Quelle bénédiction qu’après tout, le pauvre cœur fatigué, fatigué de ses voies, fatigué du monde, puisse enfin trouver le repos dans la bénédiction du sein du Père, et s’épancher en Lui ! Ce qu’il n’aurait pu faire nulle part ailleurs, lui est possible maintenant qu’il a trouvé Dieu.
Le Seigneur, pour répondre aux objections des pharisiens qui Lui reprochaient de recevoir les péagers et les pécheurs, suppose un homme plongé dans une telle dégradation, qu’il soit réduit à manger avec les pourceaux ; et souvenez-vous de ce qu’étaient les pourceaux, pour les Juifs ! Il suppose cet homme aussi méchant, aussi indigne qu’on le voudra, et ensuite, Il montre ce qu’est la grâce, ce qu’est Dieu.
Que nous vivions manifestement dans le vice ou non, nous avons tous tourné le dos à Dieu ; le jeune homme était un aussi grand pécheur quand, emportant ses richesses, il franchit le seuil de la maison paternelle, que lorsqu’il prenait sa nourriture avec les pourceaux dans le pays éloigné. Il avait choisi de vivre dans l’indépendance ; et c’est là le péché. Sans doute, il recueillit les fruits de son péché, mais ce n’est pas ce dont il s’agit ici ; en un sens, les conséquences de son péché furent miséricordieuses, parce qu’elles lui apprirent ce qu’était ce péché.
Les hommes font une distinction entre les pécheurs, et c’est pourquoi le Seigneur propose le cas d’un pécheur perdu même au jugement de l’homme, d’un pécheur tombé dans le dernier degré du mal ; Il démontre que ce mal ne dépasse pas la grâce de Dieu, par un exemple qui fait ressortir merveilleusement cette vérité, que « si le péché abonde, la grâce abonde par-dessus ». Le jeune homme avait été au loin pour faire sa propre volonté, et c’est là le secret de tout notre péché. Si nos enfants pèchent contre nous, nous en souffrons, tandis qu’eux ne le sentent pas ; nous péchons contre Dieu, et nous ne le sentons pas : nous sommes tous de grands enfants !
« Et là, il dépensa tout son bien en vivant dans la débauche ». Une personne qui dépense au-delà de ses moyens, paraît riche ; il en est ainsi du pécheur qui perd son âme, il paraît heureux.

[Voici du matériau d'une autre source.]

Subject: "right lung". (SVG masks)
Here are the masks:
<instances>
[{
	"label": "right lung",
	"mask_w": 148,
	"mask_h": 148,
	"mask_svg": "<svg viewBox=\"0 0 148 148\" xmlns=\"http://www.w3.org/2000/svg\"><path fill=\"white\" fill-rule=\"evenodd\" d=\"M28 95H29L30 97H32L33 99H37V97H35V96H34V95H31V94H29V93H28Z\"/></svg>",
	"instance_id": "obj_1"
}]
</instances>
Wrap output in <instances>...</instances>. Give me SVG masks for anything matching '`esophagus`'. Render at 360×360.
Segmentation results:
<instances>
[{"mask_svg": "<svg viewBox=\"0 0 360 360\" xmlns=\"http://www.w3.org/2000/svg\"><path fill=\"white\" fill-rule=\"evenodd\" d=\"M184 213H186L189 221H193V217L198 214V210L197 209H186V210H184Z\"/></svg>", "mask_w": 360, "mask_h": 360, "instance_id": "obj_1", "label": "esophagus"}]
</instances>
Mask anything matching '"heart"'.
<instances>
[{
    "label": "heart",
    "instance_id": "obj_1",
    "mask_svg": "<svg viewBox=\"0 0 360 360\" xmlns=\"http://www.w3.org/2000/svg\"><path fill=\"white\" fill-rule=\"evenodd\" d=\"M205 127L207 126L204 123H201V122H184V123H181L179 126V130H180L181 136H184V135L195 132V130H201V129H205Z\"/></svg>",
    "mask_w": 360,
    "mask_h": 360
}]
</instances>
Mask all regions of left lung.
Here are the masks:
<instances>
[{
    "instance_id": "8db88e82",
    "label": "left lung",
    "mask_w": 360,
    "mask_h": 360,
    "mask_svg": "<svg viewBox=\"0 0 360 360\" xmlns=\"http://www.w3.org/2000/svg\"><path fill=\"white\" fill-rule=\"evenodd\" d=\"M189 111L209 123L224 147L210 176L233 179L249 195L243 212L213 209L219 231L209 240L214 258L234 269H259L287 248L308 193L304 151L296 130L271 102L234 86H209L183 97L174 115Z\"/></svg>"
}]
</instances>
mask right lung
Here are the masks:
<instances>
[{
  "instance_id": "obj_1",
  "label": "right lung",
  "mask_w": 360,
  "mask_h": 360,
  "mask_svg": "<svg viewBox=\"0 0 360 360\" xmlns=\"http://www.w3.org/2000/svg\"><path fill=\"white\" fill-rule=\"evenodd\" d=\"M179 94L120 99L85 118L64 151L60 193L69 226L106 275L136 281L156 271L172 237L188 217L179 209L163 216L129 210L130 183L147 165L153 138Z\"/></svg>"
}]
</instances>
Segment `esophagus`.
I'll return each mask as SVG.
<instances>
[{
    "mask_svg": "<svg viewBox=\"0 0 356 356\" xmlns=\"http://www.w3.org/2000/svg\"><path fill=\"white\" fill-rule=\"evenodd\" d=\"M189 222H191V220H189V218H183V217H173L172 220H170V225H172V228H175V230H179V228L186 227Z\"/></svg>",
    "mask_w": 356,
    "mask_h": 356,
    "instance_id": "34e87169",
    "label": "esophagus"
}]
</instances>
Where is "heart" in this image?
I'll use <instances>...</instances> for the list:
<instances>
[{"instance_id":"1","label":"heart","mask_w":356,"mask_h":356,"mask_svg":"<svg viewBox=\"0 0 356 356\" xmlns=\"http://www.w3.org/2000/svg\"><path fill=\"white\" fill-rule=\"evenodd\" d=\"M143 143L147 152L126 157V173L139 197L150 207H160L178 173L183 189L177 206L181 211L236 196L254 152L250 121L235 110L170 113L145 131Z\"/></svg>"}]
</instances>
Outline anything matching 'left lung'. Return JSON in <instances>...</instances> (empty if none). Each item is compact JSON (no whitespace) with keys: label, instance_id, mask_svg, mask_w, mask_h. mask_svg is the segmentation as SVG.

« Et quand il eut tout dépensé, une grande famine survint dans ce pays-là, et il commença d’être dans la disette ; alors il se mit au service d’un des habitants de ce pays-là qui l’envoya dans ses possessions pour paître les pourceaux ; et il désirait de se rassasier des gousses que les pourceaux mangeaient, mais personne ne lui donnait rien ». On ne donne pas, dans le pays éloigné ; Satan vend tout, et il vend cher ; nos âmes sont le prix qu’il recherche ; — si vous vous vendez à lui, vous aurez des gousses ; — jamais il ne vous donnera quoi que ce soit. Mais si vous voulez trouver quelqu’un qui donne, venez à Dieu !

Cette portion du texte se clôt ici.